Dynamical sensitivity analysis of tropical cyclone steering and genesis using an adjoint model

The adjoint of a numerical weather prediction (NWP) model is a powerful tool for efficiently calculating the "sensitivity" of some function of the model forecast state with respect to small but otherwise arbitrary perturbations to the model state at earlier times.

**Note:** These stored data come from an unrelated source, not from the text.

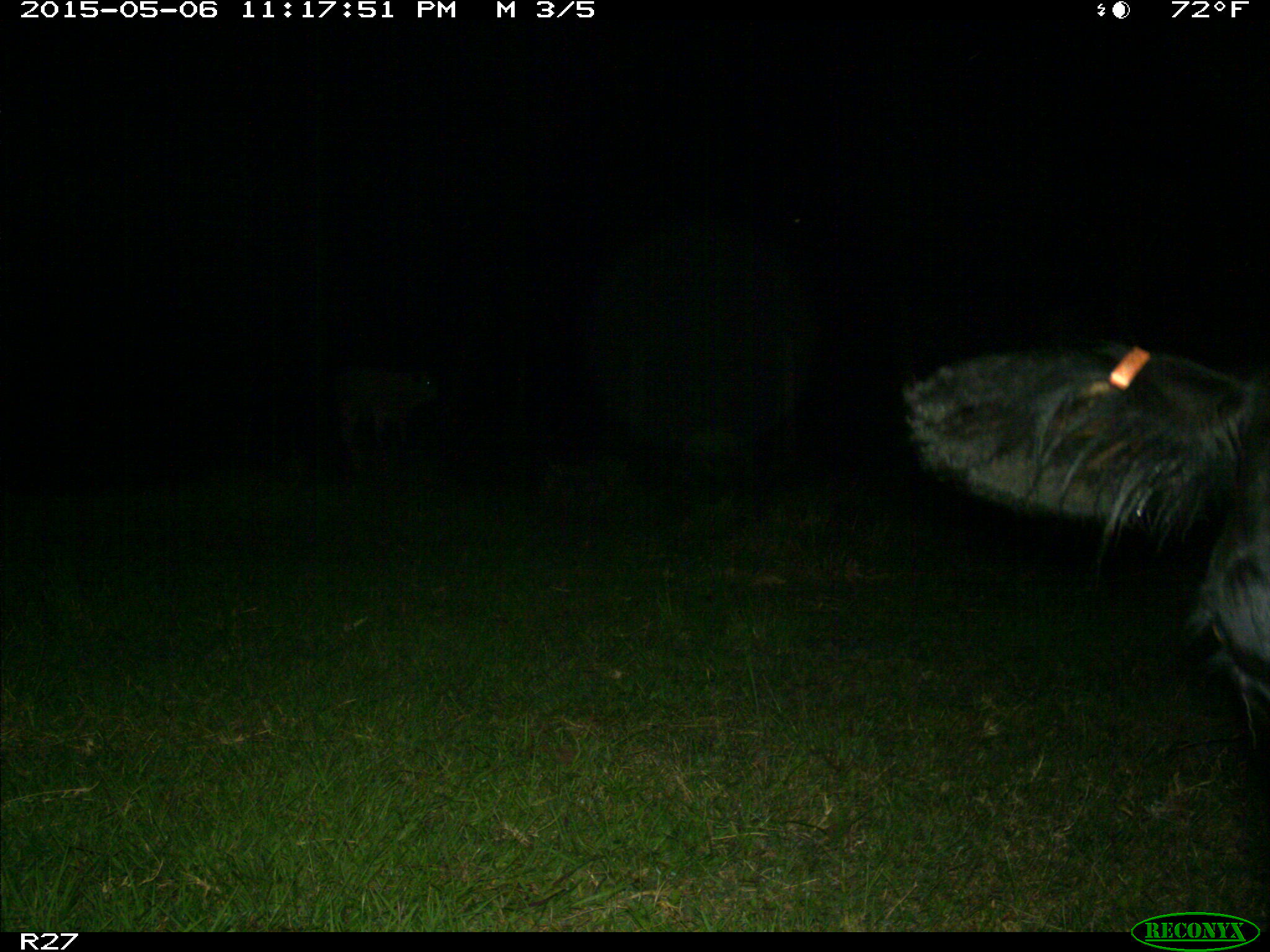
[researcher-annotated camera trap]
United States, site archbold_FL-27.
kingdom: Animalia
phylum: Chordata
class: Mammalia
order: Artiodactyla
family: Bovidae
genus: Bos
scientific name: Bos taurus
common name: domestic cow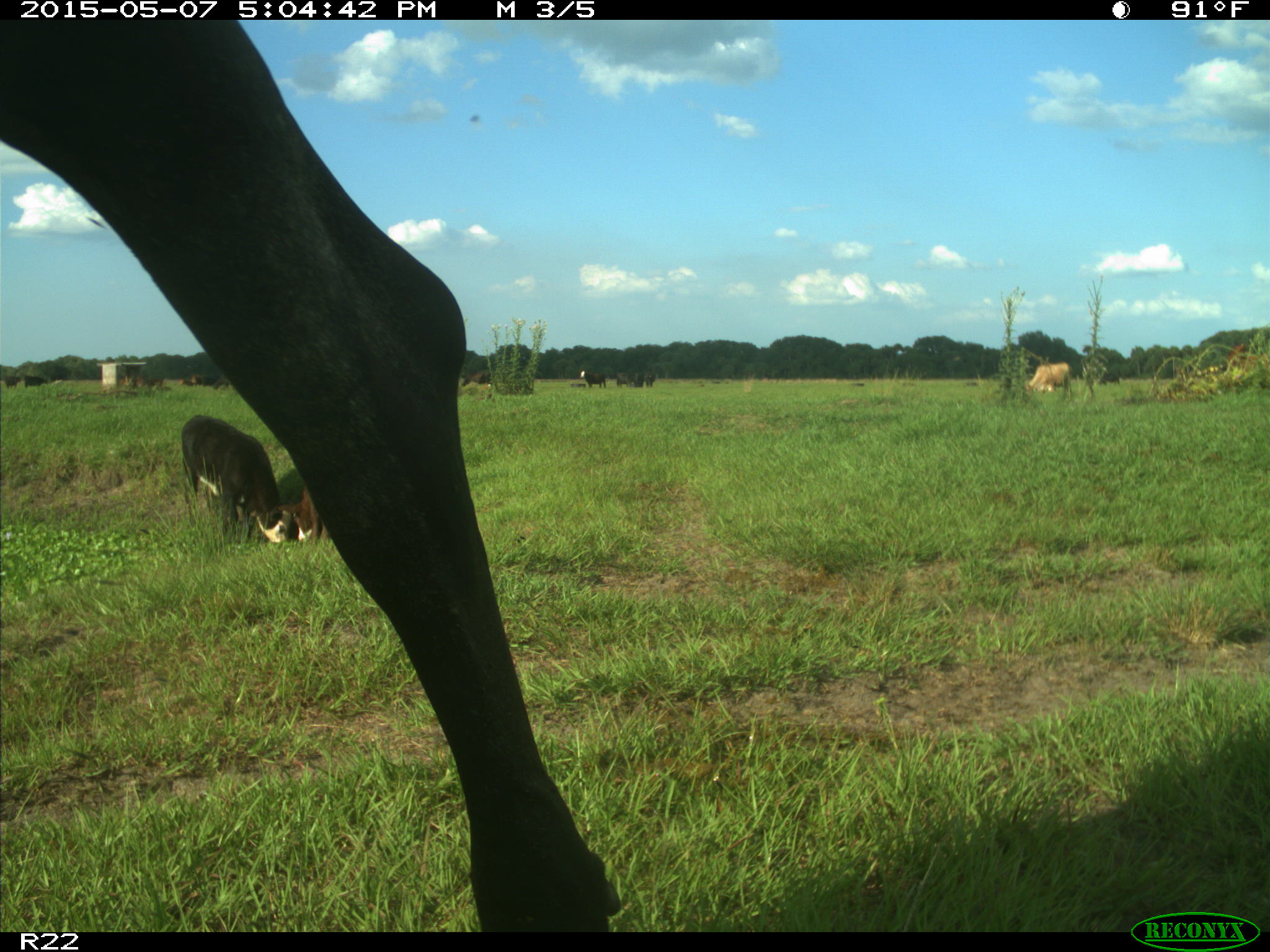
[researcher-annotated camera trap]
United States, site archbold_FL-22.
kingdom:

Physical interpretation of these sensitivity gradients for functions describing some phenomenon of dynamical interest allows the user to approach a variety of dynamical problems in atmospheric science from the perspective of the potential impact of small perturbations on the future development of that phenomenon; the integration of adjoint-derived sensitivity gradients as a dynamical tool for approaching these problems can be called dynamical sensitivity analysis.;A methodology for dynamical sensitivity analysis is developed and applied to problems related to the steering and genesis of modeled tropical cyclones. Functions defining the steering and genesis of tropical cyclones are developed and tested, and sensitivity gradients of those functions with respect to model initial conditions are interpreted physically. Results indicate that regions of strong sensitivity tend to localize where small vorticity perturbations have the capacity to grow quickly and impact the future state of the model, such as regions of strong ascent and subsidence surrounding midlatitude troughs, or near zonal jets where upshear-tilted perturbations can grow barotropically. Consequences for dynamics and predictability of these events are discussed.